▶ TRABAJO POR REALIZAR
Devuelva sin ninguna modificación las líneas de los datos que comienzan en la que contiene "Which among the" y terminan después de la que contiene "fits that description?", ambas incluidas.

▶ DATOS PROPORCIONADOS
- - - -
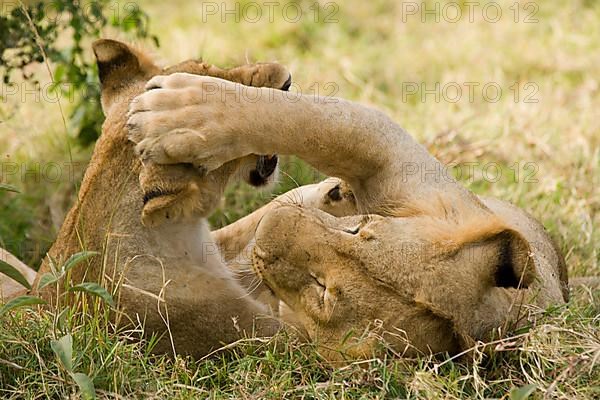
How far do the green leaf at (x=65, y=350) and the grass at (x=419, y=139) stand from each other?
- - - -
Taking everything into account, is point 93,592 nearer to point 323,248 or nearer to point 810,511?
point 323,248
- - - -
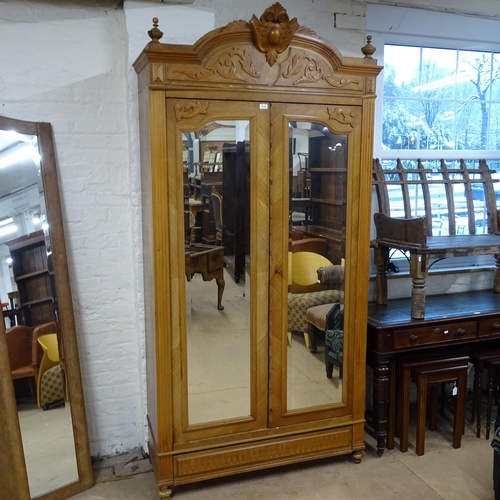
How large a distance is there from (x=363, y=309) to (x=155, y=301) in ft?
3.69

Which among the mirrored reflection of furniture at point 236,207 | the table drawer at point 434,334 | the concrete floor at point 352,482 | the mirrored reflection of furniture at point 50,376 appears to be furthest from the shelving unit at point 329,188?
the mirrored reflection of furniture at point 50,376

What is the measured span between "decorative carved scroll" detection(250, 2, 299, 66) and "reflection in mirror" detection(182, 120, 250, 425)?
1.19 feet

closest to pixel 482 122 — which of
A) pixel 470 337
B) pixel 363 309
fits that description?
- - - -
▶ RESPUESTA DEL EJERCICIO
Which among the mirrored reflection of furniture at point 236,207 | the table drawer at point 434,334 | the concrete floor at point 352,482 | the mirrored reflection of furniture at point 50,376 appears to be furthest from the shelving unit at point 329,188?
the mirrored reflection of furniture at point 50,376

What is the measured span between "decorative carved scroll" detection(250, 2, 299, 66) and "reflection in mirror" detection(182, 120, 250, 425)?
1.19 feet

closest to pixel 482 122 — which of
A) pixel 470 337
B) pixel 363 309
fits that description?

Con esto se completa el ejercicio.